--- Page excerpt ---
+===+
The advice to use your failures as learning experiences is sound, but often easier said than done.

I see people who are tormented by a professional or personal misstep they made years ago. In some cases, it isn’t even enough to constitute what one might call a failure, but it still plagues them.

People who are particularly competent and conscientious are especially susceptible to the indignity of perceived failure. One incident in which they perhaps did not perform as well as they could have or even in which they did nothing wrong at all but some other party believed they did, can debilitate them.

It’s a tragic phenomenon as it is precisely because they are so good at what they do that they are holding themselves back. They hold themselves to such an exacting standard that any deviation from it disproportionately weighs on them. That is to say, even the slightest mistake derails them from their potential.

But it is an insidious derailment. It’s not the kind of derailment where someone hits rock bottom and they have no choice but to face reality. This derailment holds the afflicted back without them even knowing it’s happening.

Which brings us the parable of the pack horse and the mountain goat.

A mountain goat was bounding up a sheer cliff when he encountered a pack horse cowering on a shallow ledge. The horse was loaded with packs. So much so, in fact, that the horse’s haunches quivered with fatigue, and the enormity of the baggage on her back made it nearly impossible for her to get proper footing anywhere.

“Here!” said the goat, “let me help you get rid of that load.”

“No, thank you,” the horse replied.

“But those packs are going to be your ruin.”

“No,” replied the horse. “They make me stronger.”

“Stronger for what?” asked the mountain goat.

“To carry packs,” the horse answered as the ledge began to crumble beneath her feet.

“Yes, but I don’t think you need to actually carry those packs,” the goat tried to explain.

“Of course I do. I’m a pack horse. It’s what I do. It’s who I am. I am meant to carry this load.”

“But I have great news for you,” the goat continued. “You needn’t carry a load because everything you need is at the top of this mountain. An endless field of grasses. Fresh spring water. Shelter from the rain. Sun to keep you warm. It’s rather nicer than this bit of ledge you cling to. What is it that you carry in these packs anyway?”

“They are filled with each stone that I have stumbled and tripped on along the way,” answered the horse.

“Why would you do this to yourself?” asked the goat.

“To remind myself of the err of my ways so that I will avoid making them again.”

“Well, you must hardly ever make mistakes by now.”

“On the contrary,” said the horse, “I seem to be tripping at an ever increasing rate.”

“Perhaps if you were to just lessen the weight a bit,” suggested the mountain goat. “Just look how I move about this cliff.” The goat deftly pranced from ledge to ledge. “I am cautious, but unburdened. I can be at the top of this mountain as quickly as I like.”

“The load makes me stronger,” the horse insisted as one of her rear legs surrendered leaving her to balance precariously on three legs as the ledge crumbled more.
+===+
--- Data ---
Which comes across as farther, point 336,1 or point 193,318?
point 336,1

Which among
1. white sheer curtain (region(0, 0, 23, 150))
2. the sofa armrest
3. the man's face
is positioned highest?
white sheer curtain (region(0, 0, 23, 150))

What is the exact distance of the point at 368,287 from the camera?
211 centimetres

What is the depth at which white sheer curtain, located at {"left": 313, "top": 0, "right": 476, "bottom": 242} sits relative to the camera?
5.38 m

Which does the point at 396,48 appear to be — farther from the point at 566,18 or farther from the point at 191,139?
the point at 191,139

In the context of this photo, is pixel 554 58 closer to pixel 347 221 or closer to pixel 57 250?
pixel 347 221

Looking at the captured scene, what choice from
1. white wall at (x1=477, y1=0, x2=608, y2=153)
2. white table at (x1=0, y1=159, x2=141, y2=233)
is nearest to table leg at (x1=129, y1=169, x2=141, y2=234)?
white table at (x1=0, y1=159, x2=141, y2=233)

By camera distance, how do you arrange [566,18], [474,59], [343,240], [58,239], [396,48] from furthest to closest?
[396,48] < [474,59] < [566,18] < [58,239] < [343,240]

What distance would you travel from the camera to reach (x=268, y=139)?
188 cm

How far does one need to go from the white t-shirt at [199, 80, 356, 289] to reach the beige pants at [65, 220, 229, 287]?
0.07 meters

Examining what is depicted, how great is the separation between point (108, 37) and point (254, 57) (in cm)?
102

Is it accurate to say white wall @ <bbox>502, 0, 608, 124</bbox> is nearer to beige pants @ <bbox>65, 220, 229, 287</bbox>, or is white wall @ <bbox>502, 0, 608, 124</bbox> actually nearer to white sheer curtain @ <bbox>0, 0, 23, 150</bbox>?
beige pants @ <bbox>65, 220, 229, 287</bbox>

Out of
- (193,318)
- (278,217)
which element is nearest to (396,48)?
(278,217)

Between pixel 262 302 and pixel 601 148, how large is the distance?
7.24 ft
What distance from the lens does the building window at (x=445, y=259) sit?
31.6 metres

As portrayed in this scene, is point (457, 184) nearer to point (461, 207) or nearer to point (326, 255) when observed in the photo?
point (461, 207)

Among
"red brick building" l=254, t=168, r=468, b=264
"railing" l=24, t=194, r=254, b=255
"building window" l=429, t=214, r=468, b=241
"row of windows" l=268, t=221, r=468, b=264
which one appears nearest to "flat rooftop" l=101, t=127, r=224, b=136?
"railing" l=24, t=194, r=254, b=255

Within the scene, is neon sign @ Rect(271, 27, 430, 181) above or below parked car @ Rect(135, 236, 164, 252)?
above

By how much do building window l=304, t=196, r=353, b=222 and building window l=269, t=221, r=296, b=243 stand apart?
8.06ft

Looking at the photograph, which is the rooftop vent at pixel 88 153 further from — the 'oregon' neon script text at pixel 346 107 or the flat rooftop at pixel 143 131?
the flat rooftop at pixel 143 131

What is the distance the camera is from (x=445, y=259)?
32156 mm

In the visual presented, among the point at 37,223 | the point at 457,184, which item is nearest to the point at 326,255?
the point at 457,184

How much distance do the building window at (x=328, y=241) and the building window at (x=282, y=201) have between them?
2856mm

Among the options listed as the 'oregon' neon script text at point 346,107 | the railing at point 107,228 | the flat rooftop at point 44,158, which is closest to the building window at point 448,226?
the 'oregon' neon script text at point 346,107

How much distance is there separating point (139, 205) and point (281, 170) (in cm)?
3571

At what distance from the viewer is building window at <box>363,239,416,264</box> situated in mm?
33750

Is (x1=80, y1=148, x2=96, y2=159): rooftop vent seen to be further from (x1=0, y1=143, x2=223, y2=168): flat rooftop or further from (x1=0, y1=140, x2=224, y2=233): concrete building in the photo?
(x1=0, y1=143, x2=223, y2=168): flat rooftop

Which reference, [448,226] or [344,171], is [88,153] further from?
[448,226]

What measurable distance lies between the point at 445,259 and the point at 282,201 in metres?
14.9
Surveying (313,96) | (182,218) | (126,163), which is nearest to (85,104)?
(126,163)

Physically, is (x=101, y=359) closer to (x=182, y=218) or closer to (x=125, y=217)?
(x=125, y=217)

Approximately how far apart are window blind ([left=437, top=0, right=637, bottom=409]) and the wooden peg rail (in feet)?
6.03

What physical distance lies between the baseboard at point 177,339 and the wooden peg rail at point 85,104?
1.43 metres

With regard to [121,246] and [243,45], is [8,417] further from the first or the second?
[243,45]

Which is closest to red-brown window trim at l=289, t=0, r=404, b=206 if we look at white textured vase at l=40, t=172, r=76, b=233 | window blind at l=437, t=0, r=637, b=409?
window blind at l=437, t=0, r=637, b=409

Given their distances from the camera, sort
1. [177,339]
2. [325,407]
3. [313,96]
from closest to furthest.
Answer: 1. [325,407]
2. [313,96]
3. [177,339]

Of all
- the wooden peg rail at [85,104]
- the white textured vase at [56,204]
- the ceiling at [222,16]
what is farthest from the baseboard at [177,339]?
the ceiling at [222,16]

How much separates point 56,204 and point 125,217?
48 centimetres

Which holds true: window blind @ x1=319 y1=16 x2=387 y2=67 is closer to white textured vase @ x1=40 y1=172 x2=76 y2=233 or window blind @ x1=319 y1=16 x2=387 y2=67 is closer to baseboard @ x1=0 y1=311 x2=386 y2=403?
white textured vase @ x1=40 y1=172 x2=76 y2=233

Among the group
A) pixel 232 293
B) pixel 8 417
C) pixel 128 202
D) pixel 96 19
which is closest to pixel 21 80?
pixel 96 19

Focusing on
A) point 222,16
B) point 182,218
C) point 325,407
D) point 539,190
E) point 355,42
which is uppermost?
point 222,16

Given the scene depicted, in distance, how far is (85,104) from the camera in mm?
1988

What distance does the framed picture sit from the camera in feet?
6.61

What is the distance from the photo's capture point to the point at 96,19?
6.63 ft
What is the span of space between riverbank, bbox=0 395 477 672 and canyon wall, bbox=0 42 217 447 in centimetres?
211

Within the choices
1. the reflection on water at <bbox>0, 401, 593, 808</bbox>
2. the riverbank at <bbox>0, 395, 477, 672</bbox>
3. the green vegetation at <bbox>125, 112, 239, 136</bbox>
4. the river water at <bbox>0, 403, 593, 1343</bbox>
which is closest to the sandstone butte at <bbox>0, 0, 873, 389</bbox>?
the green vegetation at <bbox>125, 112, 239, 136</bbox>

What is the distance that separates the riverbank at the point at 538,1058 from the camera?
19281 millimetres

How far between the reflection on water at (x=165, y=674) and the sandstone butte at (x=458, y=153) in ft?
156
+===+
--- The tasks ---
1. From the pack horse essay, extract the passage that begins at the words "I see people" and stops after "still plagues them.".
2. In the pack horse essay, what does the horse say its packs are filled with?
3. Proceed with the pack horse essay from the point where it stops.

--- Task-by-task results ---
1.
I see people who are tormented by a professional or personal misstep they made years ago. In some cases, it isn’t even enough to constitute what one might call a failure, but it still plagues them.

2. Each stone that the horse has stumbled and tripped on along the way.

3.
“Quickly!” shouted the mountain goat. “Let me take the packs. Just long enough for you to get off that ledge. I will return them to you as soon as you find safe footing.”

“It doesn’t seem right. This load I carry is the toll I pay for not being good enough. It would be unjust for me to let it go for even a moment.” Beneath the horse’s front hoof the ledge broke away leaving her to teeter on just two legs. The weight from the pack was too much and no matter how much she tried to lean in the packs pulled her out over the ledge.

“Enough!” said the goat, and he quickly leapt above the horse and undid her packs with his teeth. Then, using his horns, he threw the packs one by one to a sturdy ledge just below. “Jump!” shouted the goat.

And in a nick of time the pack horse jumped to safety as the ledge turned to rubble.

Beside her packs, the pack horse stood panting and her heart raced. Far above her, the mountain goat let out a sigh of relief.

“Oh my,” said the horse.

“What is it?”

“I feel as if I can fly. I feel…”

“Yes?” encouraged the mountain goat.

“I feel,” continued the horse, “as if I could do great things.” The horse reared up on her hind legs and shook out her mane. She filled her lungs with fresh air and whinnied loudly. 

“I believe you can,” said the goat.

“Now then,” said the horse. “Would you be kind enough to help replace my load?”

The goat stared back in disbelief. He considered his response for a moment then said, “Certainly. But first I will need you to repay your debt. I have saved your life after all.”

“Of course,” replied the horse. “How rude of me. What can I do for you?”

“At the top of this mountain I have made a home for my family inside a warm cave. I will need your help gathering food to store inside the cave.”

“Very well,” said the horse. “Lead the way.”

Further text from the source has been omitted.